While we were there, I often had a hard time falling asleep at night: partly because of jet lag, partly because we were sleeping in a camper-van, and partly because of my brother’s snoring. But I appreciated those nights in the camper-van and the way they actually gave me space to do some thinking about everything that’s happened in my life over the last seven years, since our last time together in Scotland. It may not have been the profound “Measuring Stick” that I was wondering about on the front end of the trip, but still there were things I noticed.

I noticed that I’ve been humbled over the last few years — with mistakes and miscalculations I’ve made in ministry. At the same time, I think I’ve grown less fearful and more thankful. I’ve become a more regular pracitioner of the spiritual disciplines, in a way that feels very personal and genuine to me. I’ve developed better communication with Marci. I’ve figured out a fumbling way forward with the parenting of young adolescents and the pastoring of older adolescents and young adults. I’ve found happiness and community in Kent. I love my co-pastors and the talented team that’s been developed (and is still developing) for the future. My physical health is as good as it’s ever been — and even when that eventually starts to fail, I’ve also grown in wisdom enough to not be too bummed by that.

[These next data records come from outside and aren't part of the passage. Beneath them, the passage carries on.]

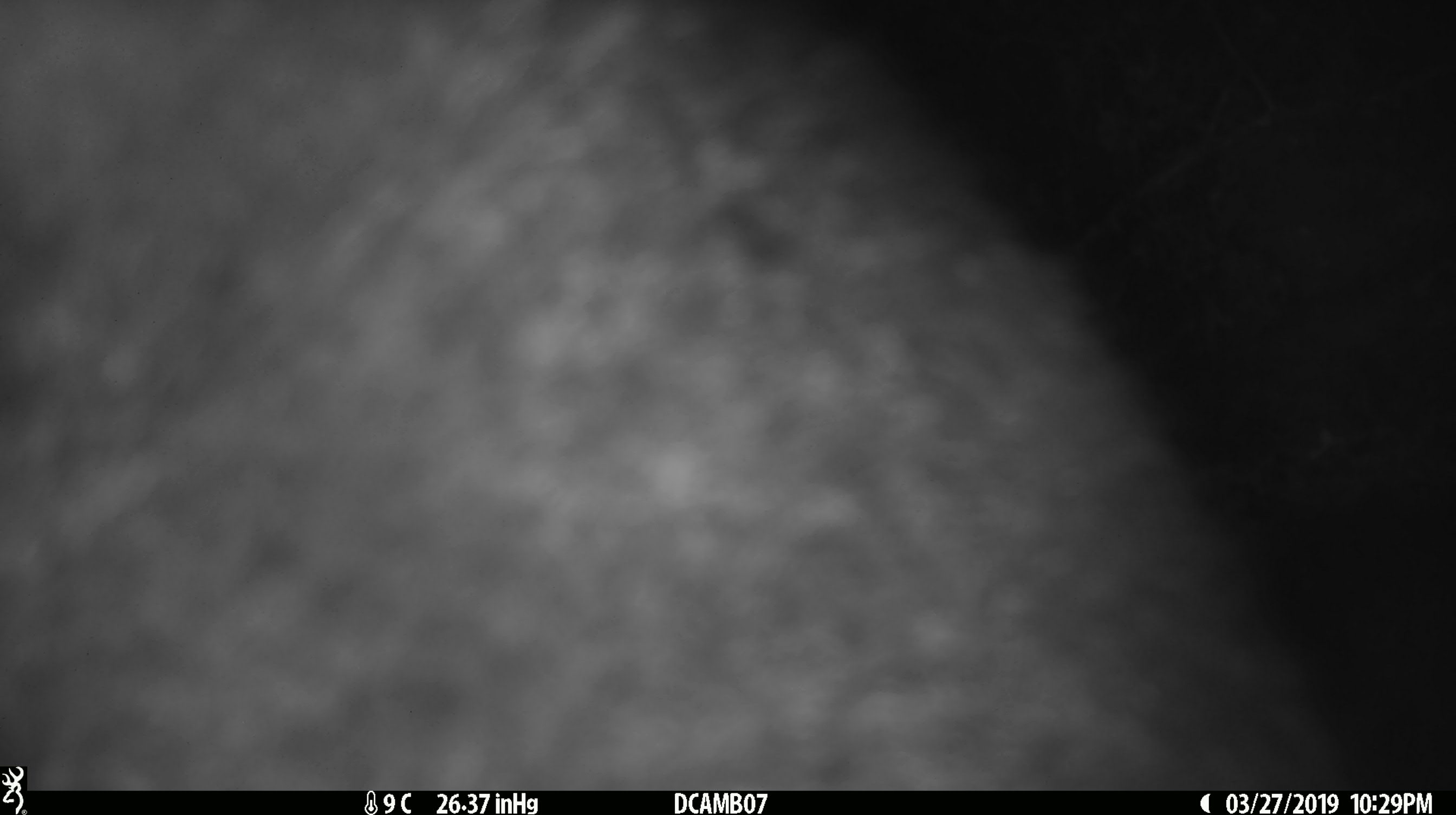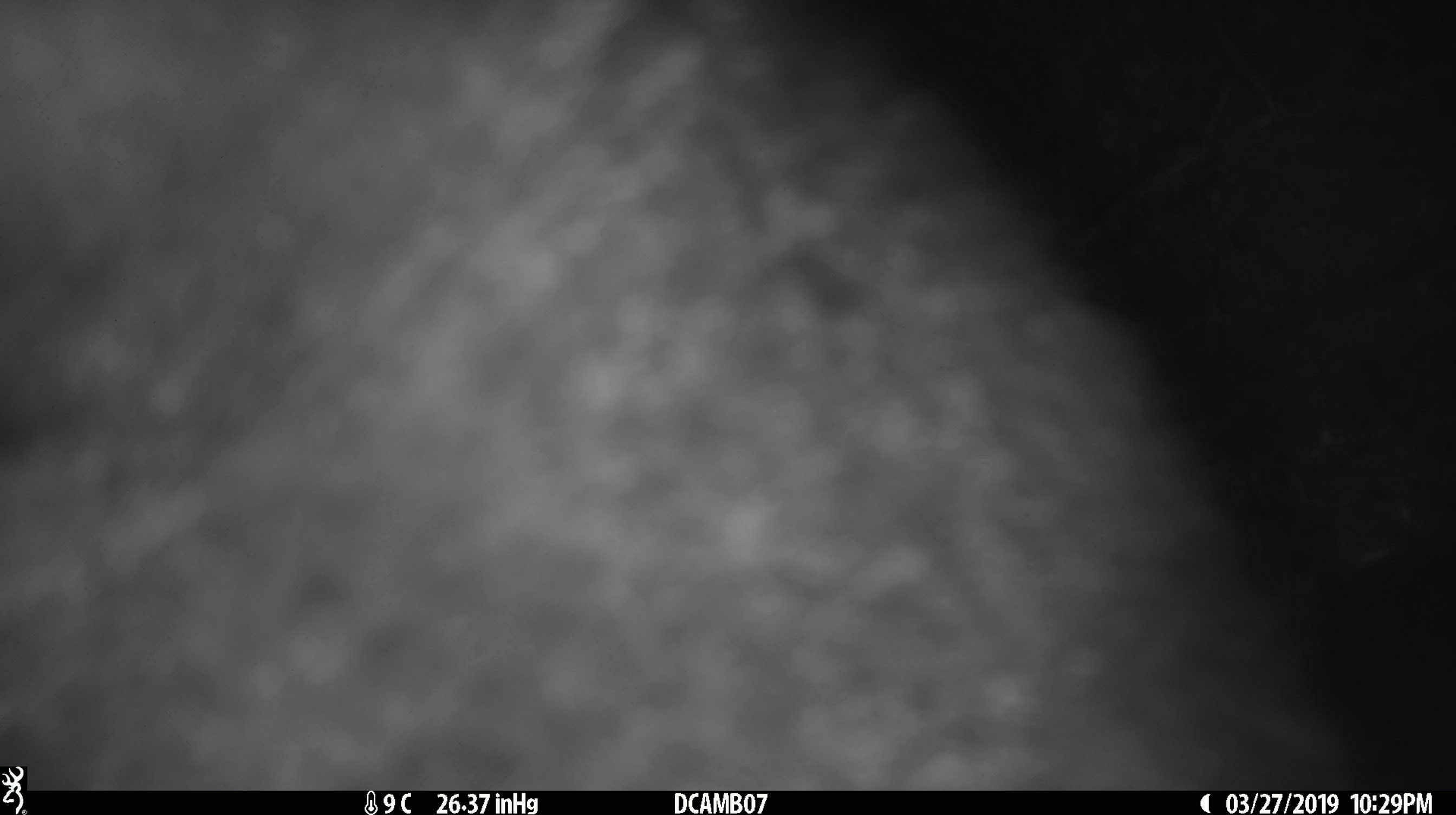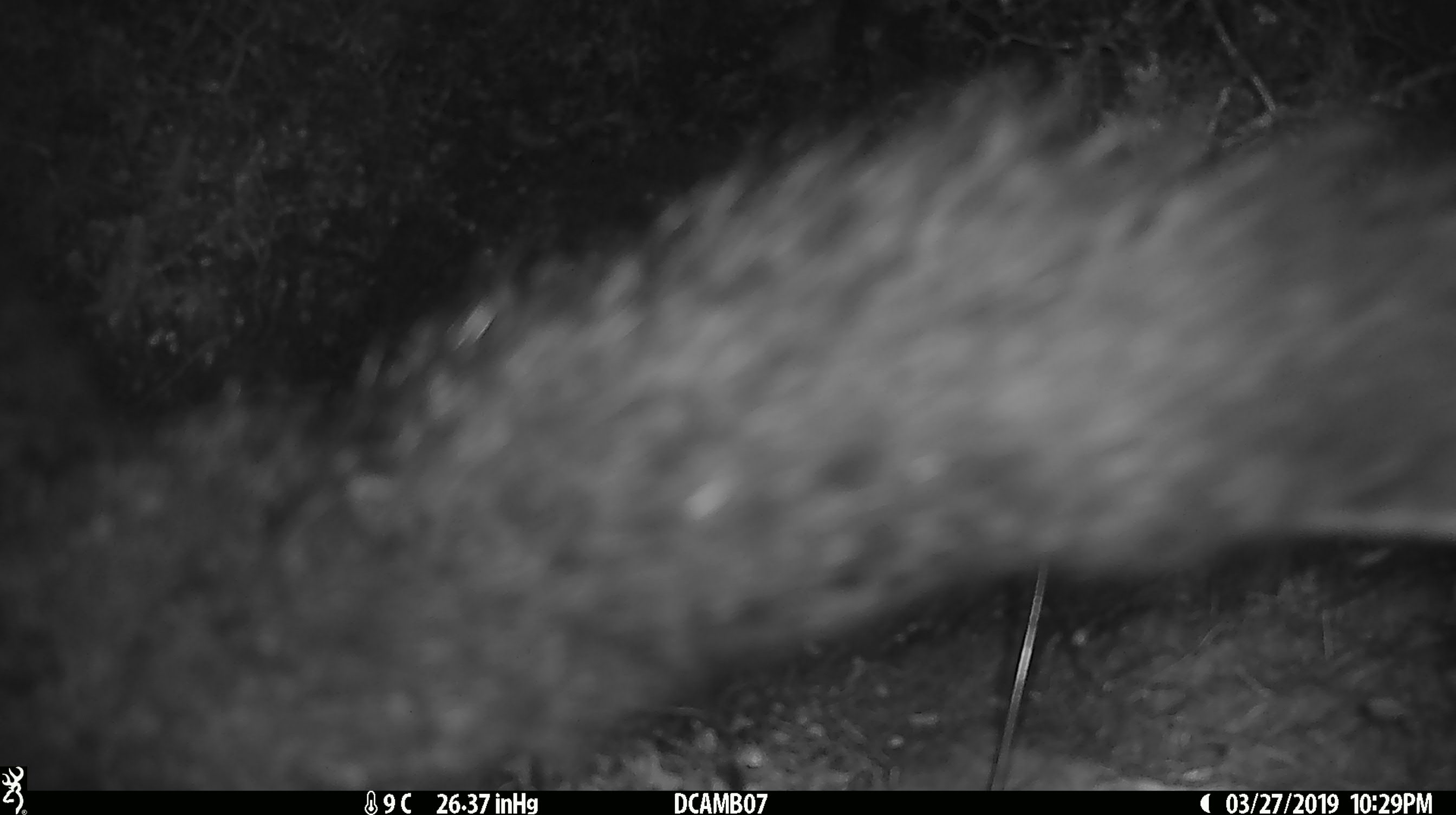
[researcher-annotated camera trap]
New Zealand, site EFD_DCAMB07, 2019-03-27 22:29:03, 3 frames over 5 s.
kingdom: Animalia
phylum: Chordata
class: Mammalia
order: Diprotodontia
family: Phalangeridae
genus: Trichosurus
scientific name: Trichosurus vulpecula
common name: common brushtail possum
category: possum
Possum (common brushtail possum) (Trichosurus vulpecula).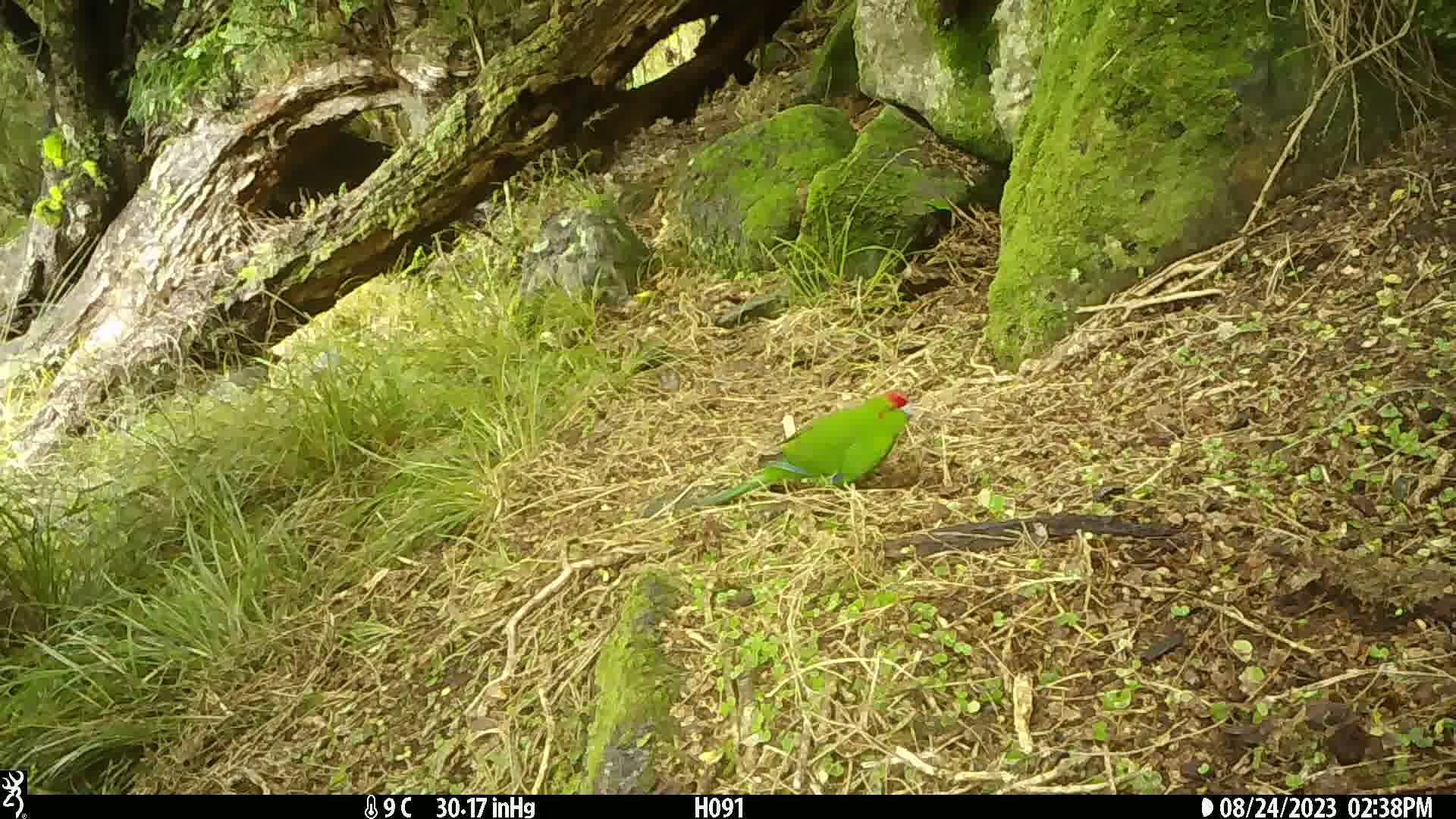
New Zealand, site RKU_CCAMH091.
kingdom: Animalia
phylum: Chordata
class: Aves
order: Psittaciformes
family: Psittaculidae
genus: Cyanoramphus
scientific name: Cyanoramphus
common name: parakeet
Parakeet (Cyanoramphus).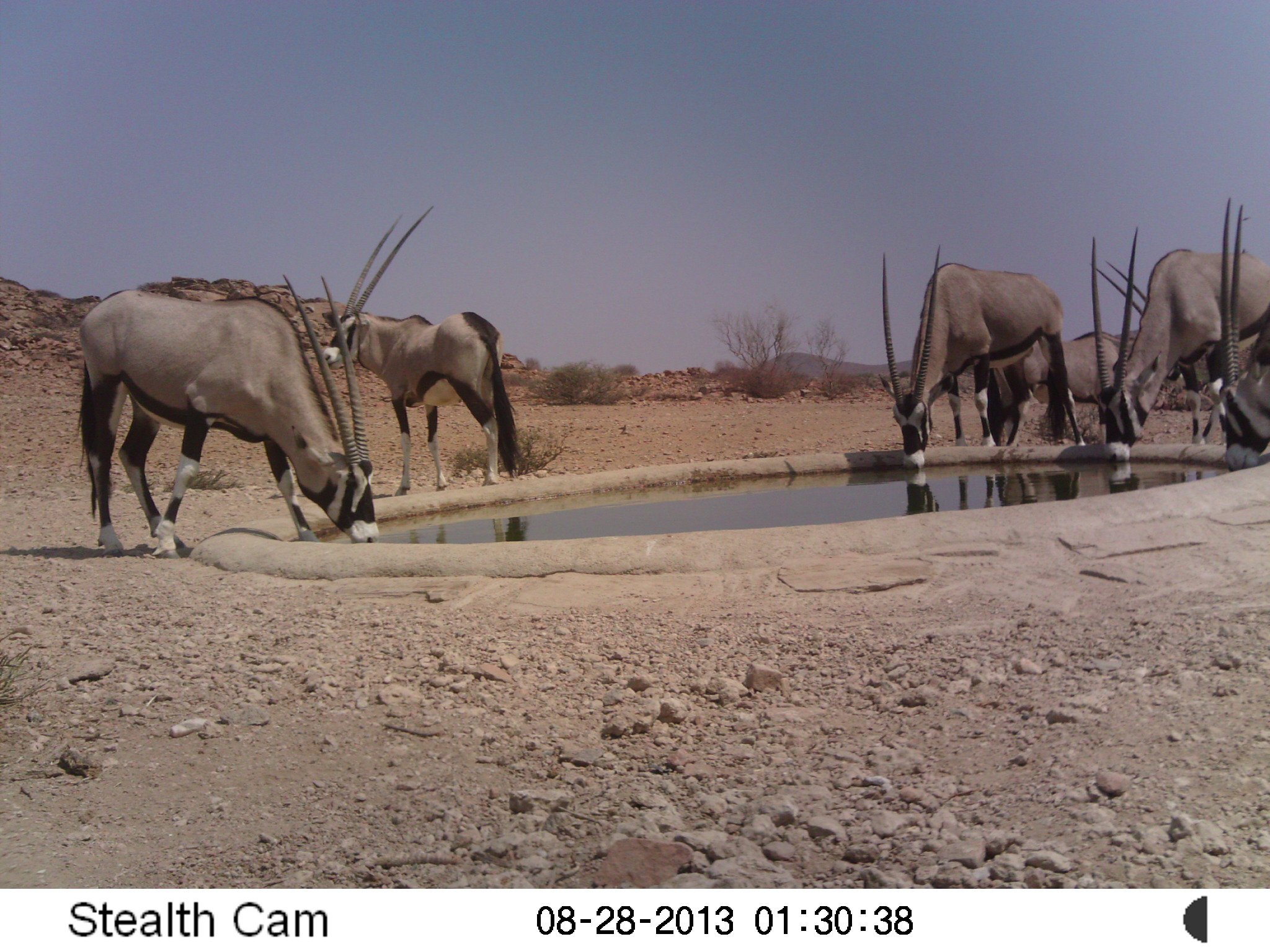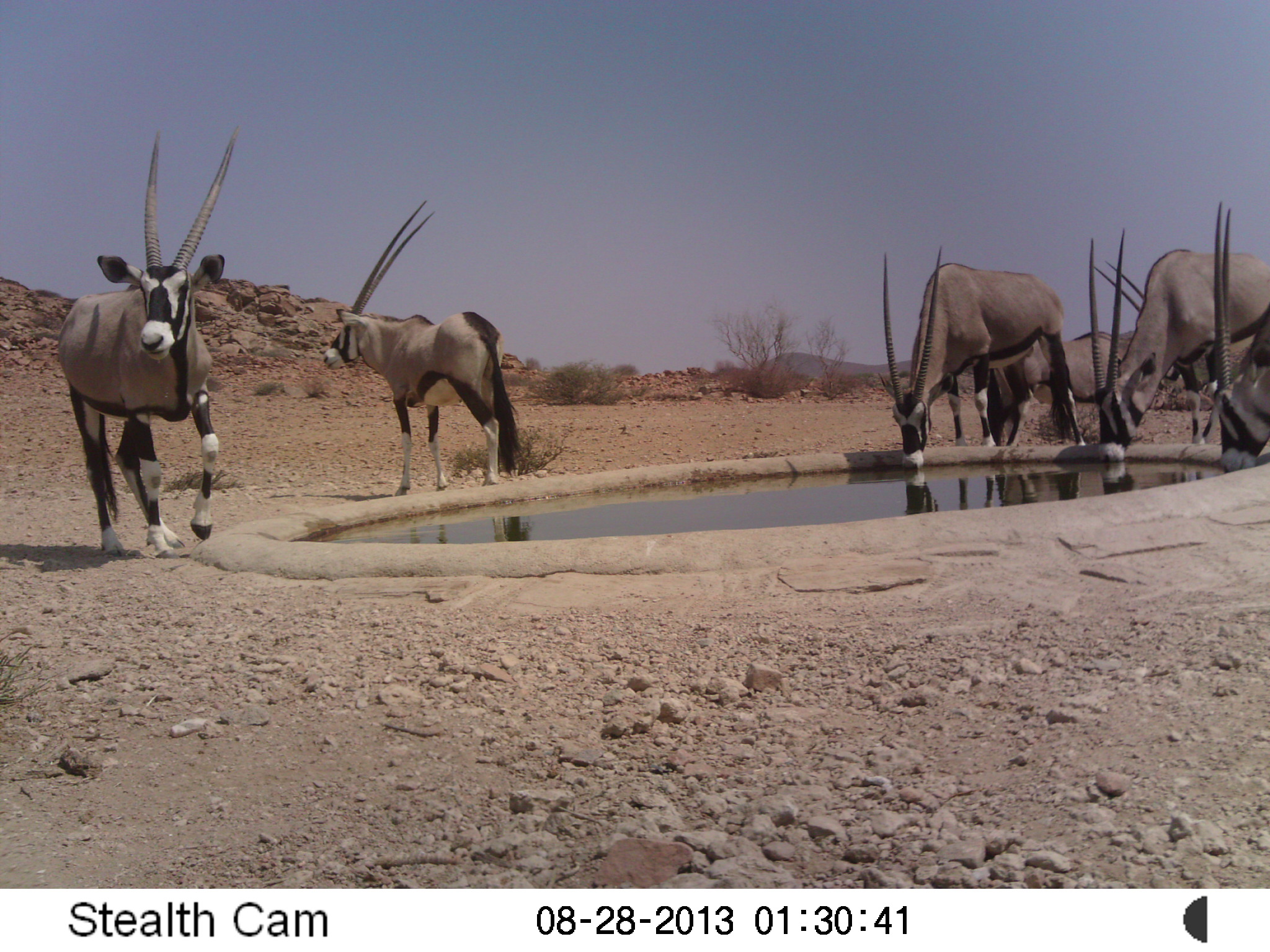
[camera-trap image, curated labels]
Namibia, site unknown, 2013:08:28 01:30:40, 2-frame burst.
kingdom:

These were the thoughts that would swirl in my head, as I stared at the ceiling of our camper-van at night.

My life isn’t perfect. The support-raising thing (which I’m in the middle of right now) can be a real drag (even while visiting Scotland, I got word of a setback with one of the newest members of our ministry team). The trials and tribulations of college students can be wearisome. The congregation I serve feels younger and younger, as I get older and older. Life with family and friends is often messy… but winding roads can be beautiful roads.

I love my life. I love my wife. I’m surrounded by love, to the point that I have to run away to the Buckeye Trail or the Highlands of Scotland to feel even the tiniest sense of loneliness. I feel grounded — at least for the moment — in my walk with God and the work He’s given me to do. I don’t have much in the way of delusions that I’m ever going to be a world-renown writer or teacher or church-planter or whatever. But I’m satisfied that my middle-aged, middle-class, Midwest ministry life is a good life. It may never rise above the level that most would label “mediocrity,” but that doesn’t really matter.

I’m in a satisfied place. A centered place. And even as the world keeps shifting and struggling through all its ups and downs, I’m freshly resolved to stay centered on God’s goodness and grace as I persevere through the second half of my life.